Former Serb military commander Ratko Mladic is back in The Hague Monday as his trial for genocide and war crimes in the 1990s' conflict nears an end.
More than four years after Mladic's trial opened at the International Criminal Tribunal for the former Yugoslavia (ICTY), prosecutors will begin three days of closing arguments and will likely call for a long prison term.
Mladic, 74, has denied 11 charges including two of genocide, as well as war crimes and crimes against humanity for his role in the 1992-'95 Bosnian conflict, which saw Europe's worst bloodshed since World War II.
The defense, which has repeatedly sought to have the case thrown out or the judges dismissed, will then have three days to conclude their case, starting Friday.
The defense has maintained that Mladic and his forces were acting in self-defense to protect against attacks by Bosnian Muslim forces and that he is the victim of a "political" trial.
He is primarily accused of being behind the punishing 44-month siege of the Bosnian capital, Sarajevo, which claimed an estimated 10,000 lives when residents were terrorized by a relentless campaign of shelling and sniping.

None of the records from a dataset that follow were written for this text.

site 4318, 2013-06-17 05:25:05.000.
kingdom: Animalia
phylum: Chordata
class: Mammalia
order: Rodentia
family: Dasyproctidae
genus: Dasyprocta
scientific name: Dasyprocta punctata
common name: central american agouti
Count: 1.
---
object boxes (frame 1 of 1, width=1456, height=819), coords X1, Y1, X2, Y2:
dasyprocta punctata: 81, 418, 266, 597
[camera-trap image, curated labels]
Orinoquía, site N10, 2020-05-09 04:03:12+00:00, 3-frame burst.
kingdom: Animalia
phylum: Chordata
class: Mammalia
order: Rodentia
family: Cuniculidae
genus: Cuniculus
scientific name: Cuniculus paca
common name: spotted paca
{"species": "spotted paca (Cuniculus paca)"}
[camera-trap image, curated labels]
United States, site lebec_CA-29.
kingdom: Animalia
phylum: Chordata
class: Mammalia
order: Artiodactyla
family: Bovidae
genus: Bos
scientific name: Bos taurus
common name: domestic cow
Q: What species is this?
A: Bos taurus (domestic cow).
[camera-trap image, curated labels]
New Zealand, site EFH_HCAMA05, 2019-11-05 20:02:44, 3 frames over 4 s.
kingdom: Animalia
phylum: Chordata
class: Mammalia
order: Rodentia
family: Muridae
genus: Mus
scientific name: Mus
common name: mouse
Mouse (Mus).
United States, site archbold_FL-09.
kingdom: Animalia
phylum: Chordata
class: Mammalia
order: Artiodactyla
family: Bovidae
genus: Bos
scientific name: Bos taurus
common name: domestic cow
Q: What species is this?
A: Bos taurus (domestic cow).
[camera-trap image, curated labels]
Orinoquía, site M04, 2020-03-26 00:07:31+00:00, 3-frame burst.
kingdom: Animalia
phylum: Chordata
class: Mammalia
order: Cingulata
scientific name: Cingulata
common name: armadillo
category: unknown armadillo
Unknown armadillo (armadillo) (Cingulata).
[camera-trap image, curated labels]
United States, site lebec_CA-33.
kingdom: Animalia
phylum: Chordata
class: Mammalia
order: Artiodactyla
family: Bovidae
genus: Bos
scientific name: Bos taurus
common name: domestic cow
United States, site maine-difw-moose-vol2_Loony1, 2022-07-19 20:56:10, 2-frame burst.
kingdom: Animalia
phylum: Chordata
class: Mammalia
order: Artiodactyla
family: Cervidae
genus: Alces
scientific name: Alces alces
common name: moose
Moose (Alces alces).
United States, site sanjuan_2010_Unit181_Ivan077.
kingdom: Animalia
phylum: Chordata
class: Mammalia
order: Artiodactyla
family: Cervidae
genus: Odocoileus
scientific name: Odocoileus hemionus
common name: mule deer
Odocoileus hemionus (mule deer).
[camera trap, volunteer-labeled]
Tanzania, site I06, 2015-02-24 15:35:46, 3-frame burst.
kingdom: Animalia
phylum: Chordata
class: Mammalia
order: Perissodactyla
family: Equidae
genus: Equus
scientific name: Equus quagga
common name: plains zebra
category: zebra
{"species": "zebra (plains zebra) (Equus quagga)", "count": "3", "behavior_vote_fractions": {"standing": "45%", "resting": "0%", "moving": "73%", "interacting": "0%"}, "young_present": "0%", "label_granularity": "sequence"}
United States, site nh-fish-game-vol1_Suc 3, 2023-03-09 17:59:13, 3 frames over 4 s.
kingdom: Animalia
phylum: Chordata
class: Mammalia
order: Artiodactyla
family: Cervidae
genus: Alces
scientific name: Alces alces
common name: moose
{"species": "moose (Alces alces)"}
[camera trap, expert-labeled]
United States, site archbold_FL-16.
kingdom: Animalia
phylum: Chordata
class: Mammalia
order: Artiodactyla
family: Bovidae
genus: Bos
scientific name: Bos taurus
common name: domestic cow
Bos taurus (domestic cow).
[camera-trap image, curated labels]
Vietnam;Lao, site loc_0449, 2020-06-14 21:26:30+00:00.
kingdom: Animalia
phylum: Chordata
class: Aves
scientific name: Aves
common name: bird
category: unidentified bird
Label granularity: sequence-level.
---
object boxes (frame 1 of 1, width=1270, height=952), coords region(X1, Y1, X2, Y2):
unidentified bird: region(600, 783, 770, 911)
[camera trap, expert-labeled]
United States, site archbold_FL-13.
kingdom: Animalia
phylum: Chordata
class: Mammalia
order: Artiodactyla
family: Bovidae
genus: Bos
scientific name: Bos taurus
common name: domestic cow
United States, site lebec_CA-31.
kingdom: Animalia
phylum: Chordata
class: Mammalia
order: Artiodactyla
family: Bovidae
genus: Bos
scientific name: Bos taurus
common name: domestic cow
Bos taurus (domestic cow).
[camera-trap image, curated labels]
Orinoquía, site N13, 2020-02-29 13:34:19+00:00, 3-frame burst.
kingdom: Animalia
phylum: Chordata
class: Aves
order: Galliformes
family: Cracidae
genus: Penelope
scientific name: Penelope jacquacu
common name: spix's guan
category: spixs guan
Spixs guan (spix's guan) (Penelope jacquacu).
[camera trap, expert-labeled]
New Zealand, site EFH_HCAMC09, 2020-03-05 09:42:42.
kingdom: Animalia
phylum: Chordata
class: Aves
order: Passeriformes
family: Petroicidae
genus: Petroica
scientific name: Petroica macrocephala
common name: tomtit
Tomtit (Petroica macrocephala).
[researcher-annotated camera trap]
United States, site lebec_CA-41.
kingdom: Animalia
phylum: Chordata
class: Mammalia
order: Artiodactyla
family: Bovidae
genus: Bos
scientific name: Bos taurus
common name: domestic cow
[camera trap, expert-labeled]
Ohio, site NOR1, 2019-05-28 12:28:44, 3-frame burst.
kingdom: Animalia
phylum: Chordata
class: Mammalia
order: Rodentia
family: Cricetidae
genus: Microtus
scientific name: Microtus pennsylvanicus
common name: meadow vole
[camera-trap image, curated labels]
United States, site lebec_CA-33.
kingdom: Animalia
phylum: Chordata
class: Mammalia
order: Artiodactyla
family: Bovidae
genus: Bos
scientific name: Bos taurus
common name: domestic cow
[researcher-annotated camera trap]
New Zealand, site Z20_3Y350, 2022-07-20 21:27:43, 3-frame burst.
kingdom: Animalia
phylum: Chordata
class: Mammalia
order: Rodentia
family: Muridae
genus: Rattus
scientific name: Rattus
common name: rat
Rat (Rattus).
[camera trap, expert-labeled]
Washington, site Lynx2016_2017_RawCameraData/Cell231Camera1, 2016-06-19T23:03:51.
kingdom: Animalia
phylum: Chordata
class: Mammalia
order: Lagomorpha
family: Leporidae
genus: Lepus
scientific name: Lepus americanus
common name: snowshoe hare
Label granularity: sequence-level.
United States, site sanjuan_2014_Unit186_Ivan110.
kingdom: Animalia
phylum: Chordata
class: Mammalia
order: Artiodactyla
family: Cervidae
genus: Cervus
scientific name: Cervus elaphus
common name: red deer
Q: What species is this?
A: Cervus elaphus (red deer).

Mladic also stands accused for his role in the 1995 Srebrenica massacre of some 8,000 Muslim men and boys who were rounded up and shot when his forces overran Dutch U.N. peacekeepers in what was supposed to be a U.N. safe-haven.
Mladic, once dubbed "The Butcher of Bosnia," came to symbolize a barbaric plan to rid multi-ethnic Bosnia of Croats and Muslims, fueled by the desire for a "Greater Serbia" to establish an ethnically pure state.
More than 100,000 people died and 2.2 million others were left homeless in the conflict, one of several that erupted while Yugoslavia was disintegrating.